**Problem requirements**
Only the final stretch of the data is wanted: reproduce the line containing "Tissu popeline coton" and each line after it, exactly.

╭─ Input for this task

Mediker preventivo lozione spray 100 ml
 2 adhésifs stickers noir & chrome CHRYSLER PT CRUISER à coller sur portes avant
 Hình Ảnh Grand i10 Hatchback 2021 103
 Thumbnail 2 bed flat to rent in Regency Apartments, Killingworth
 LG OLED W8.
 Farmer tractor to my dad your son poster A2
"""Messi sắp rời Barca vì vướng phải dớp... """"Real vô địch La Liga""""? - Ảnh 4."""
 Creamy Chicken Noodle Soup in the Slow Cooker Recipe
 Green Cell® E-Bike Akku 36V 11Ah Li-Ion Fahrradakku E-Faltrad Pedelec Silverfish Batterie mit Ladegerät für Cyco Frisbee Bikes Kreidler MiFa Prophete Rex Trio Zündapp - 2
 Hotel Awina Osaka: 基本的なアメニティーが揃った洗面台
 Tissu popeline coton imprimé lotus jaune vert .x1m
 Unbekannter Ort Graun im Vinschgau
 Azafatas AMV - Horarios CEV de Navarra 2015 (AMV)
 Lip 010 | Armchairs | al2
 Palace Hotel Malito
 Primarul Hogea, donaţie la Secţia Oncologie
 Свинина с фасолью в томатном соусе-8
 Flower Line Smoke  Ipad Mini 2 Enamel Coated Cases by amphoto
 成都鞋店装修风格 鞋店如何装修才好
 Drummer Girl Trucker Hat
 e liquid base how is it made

╰─

**Output below**
 Tissu popeline coton imprimé lotus jaune vert .x1m
 Unbekannter Ort Graun im Vinschgau
 Azafatas AMV - Horarios CEV de Navarra 2015 (AMV)
 Lip 010 | Armchairs | al2
 Palace Hotel Malito
 Primarul Hogea, donaţie la Secţia Oncologie
 Свинина с фасолью в томатном соусе-8
 Flower Line Smoke  Ipad Mini 2 Enamel Coated Cases by amphoto
 成都鞋店装修风格 鞋店如何装修才好
 Drummer Girl Trucker Hat
 e liquid base how is it made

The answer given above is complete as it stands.